Cloud providers have dedicated teams that maintain their services, so the services themselves are rarely a source of bugs. With microservices, problems arise when you start integrating services. Doing that locally just isn’t possible anymore, because there are too many services and many of them — as well as the networks between them — are managed by the providers.
How Does the Shift to the Cloud Affect Developers?
When building a system, developers want as much control as they can get. This leads many to believe that the more local their development, the more control they’ll have. After all, this is how it’s been for decades.
In today’s development environment, though, geography doesn’t equal control. Control is achieved when you understand the systems you’re using, independent of their location.
If you replicate a cloud service partially on your local machine, you might get better performance for debugging and testing. But you aren’t really testing the system; everything missing from the original service that runs in the cloud is a potential source of errors that you’re neglecting.
The Advantages of Local Development
Local development is high speed, and not just in terms of latency. If everything is stored on your own hard drives, you know where to search for logs and source code files. You feel at home, and that familiarity can be a huge advantage. Developing on the machine you set up yourself, with all the software you prefer, can contribute to developer motivation.
Additionally, a local machine is usually already paid for; this means developing locally avoids the fees associated with managed services.

#### [Written task]
Could you carry on the text about local versus cloud development, picking up after its last sentence?

#### [Dataset records]
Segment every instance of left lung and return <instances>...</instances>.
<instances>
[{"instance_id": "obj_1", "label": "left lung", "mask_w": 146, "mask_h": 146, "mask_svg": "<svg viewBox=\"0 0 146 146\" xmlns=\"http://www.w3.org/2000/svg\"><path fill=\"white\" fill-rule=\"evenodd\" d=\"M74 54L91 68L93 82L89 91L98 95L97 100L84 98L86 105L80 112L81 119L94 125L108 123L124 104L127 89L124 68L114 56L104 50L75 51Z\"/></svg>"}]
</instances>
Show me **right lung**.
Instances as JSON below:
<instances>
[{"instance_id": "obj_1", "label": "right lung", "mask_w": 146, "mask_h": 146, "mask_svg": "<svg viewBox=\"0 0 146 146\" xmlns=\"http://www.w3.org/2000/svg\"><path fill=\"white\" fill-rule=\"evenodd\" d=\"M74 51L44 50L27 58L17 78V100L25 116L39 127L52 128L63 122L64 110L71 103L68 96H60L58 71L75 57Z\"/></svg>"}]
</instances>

--

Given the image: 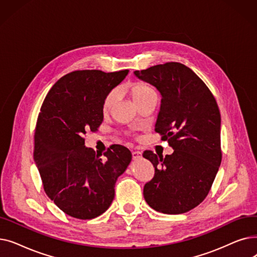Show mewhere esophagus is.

--

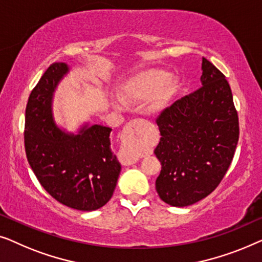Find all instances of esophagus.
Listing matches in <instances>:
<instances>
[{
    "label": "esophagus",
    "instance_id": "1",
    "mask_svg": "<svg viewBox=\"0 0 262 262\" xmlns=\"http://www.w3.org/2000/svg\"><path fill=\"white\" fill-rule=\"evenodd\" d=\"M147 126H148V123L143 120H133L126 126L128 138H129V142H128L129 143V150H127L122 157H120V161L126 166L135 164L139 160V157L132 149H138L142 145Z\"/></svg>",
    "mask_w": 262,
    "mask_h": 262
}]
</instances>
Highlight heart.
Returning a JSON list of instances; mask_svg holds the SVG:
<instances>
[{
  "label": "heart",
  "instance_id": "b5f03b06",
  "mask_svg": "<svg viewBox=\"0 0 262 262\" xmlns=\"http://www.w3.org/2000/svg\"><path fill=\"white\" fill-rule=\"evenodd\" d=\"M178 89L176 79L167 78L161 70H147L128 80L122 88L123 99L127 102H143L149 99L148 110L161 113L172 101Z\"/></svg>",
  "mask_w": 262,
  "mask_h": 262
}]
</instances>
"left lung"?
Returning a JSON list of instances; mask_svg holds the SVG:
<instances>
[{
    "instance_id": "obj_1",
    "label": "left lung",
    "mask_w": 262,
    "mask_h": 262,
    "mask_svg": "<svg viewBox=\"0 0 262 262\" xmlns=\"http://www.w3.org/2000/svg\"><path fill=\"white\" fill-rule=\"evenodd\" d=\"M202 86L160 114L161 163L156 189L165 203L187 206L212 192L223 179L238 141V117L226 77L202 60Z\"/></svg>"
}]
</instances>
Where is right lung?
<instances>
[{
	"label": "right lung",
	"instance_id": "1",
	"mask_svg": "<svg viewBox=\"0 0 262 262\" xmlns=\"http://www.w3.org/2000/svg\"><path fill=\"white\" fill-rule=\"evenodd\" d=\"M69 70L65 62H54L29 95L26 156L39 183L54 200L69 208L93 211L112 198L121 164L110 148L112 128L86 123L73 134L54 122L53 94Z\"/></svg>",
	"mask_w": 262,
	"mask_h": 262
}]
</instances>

#### [Task result]
The Downside of Local Development
While there are upsides to local development, they may be short-sighted — especially if you’re building distributed systems based on managed services. Faster iteration speed of developing locally doesn’t help if it’s invested in the wrong work, such as mocking managed services incompletely for local testing.
Being tied to familiar methods can also stymie innovation. By focusing on optimizing your local development, you might miss out on services that are better suited to your needs. At a certain point, you run the risk of perfecting your system for yourself rather than your users.
Remote Development Provides an Opportunity
Local development has its place, but remote development might be a better choice for developing distributed systems based on managed services.
With the help of infrastructure as code (IaC) tools, it’s easier than ever to replicate production deployments for development purposes. Even parts of the production data can often be copied to such a development environment.
That said, as with any tool, remote development has both benefits and drawbacks.
The Advantages of Remote Development
Remote development is a more realistic option than you may think. Recreating your local production environment remotely might seem too expensive, but it doesn’t have to be. Serverless solutions have on-demand pricing, so just deploying them doesn’t cost you anything. Furthermore, the load a developer creates when debugging is often negligible.
Working in a remote environment ameliorates the need for mocking external resources and services, and it reduces the risk of differences between development and production environments. Additionally, some security, reliability and scalability responsibilities can be partially outsourced to the remote development cloud vendor.
Another advantage of remote development is that it’s crashproof. It doesn’t rely on a developer’s hardware; and service reliability is the cloud provider’s responsibility. You also aren’t limited by hardware when you deploy in the cloud — your deployment can be as fast as you like. If you don’t own it and it doesn’t run 24/7, this may be even less expensive than buying a developer a high-end machine.
Lastly, developers can collaborate from the ground up without thinking about security issues. No one can complain: “But it runs on my machine.” Everyone can share their development environments in the cloud.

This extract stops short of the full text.